US to slap new tariffs on goods worth US$34 billion on China, heating up trade war as Beijing promises retaliation
America’s targets include many types of plastics and other intermediate goods used in manufacturing, as well as some capital goods
This story is being published by the South China Morning Post as part of a content partnership with POLITICO. It was reported by Doug Palmer and originally appeared on politico.com on July 5, 2018.
An additional 25 per cent tariff on about $34 billion worth of Chinese goods will be imposed as of midnight, the Office of the US Trade Representative confirmed Thursday.
A USTR spokeswoman said US Customs and Border Protection has been instructed to begin collecting the duties, which President Donald Trump ordered earlier this year after a USTR Section 301 investigation blamed China for the loss of US valuable intellectual property, either through forced technology transfers or outright theft.
Earlier today in Beijing, Chinese officials said they were prepared to respond with duties on an equivalent amount of exports once the United States imposed its tariffs.

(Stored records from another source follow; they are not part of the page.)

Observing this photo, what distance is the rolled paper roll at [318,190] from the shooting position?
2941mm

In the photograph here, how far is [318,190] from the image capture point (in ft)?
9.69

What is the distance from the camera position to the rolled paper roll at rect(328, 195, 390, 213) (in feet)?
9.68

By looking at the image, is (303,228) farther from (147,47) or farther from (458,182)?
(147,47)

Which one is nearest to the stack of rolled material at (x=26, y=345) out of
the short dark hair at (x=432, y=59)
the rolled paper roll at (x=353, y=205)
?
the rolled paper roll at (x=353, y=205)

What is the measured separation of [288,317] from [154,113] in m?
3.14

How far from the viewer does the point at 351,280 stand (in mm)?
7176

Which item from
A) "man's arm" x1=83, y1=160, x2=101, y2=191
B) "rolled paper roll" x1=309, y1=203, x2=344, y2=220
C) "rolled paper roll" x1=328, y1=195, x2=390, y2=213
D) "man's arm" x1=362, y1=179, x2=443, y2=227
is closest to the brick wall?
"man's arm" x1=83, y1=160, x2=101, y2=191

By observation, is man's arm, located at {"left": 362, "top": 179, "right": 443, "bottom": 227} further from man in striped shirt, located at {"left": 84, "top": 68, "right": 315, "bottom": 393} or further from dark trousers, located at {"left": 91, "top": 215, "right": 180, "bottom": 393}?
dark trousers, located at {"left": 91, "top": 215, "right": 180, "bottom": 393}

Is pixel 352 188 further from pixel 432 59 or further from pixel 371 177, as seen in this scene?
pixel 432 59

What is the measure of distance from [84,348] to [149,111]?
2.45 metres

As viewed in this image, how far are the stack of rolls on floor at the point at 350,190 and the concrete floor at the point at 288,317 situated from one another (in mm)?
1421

Commerce Ministry spokesman Gao Feng warned the proposed US tariffs would hit international supply chains, including many foreign companies operating in China, Reuters reported.

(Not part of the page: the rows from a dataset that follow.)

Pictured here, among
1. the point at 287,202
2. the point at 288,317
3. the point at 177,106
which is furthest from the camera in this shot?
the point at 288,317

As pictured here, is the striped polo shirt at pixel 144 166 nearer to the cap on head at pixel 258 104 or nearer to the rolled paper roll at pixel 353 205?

The US list of Chinese goods targeted for additional tariffs includes many types of plastics and other intermediate goods used in manufacturing. Some capital goods are also included. The list was deliberately constructed to minimise the impact of tariffs increases on US consumers, US trade officials said.
The Chinese list of US goods for retaliatory action includes soybeans, seafood and other food and agricultural products.
The Trump administration is also preparing to hit another US$16 billion worth of Chinese exports with additional duties once it completes a public comment period. That could be as early as August.
Beijing has also prepared a list of another US$16 billion worth of US goods that it will hit with duties in response to that.
In addition, the conflict could grow from there because Trump has ordered US trade officials to draw up a list of an additional US$200 billion worth of Chinese goods to hit with an extra 10 per cent duty if China retaliates as expected.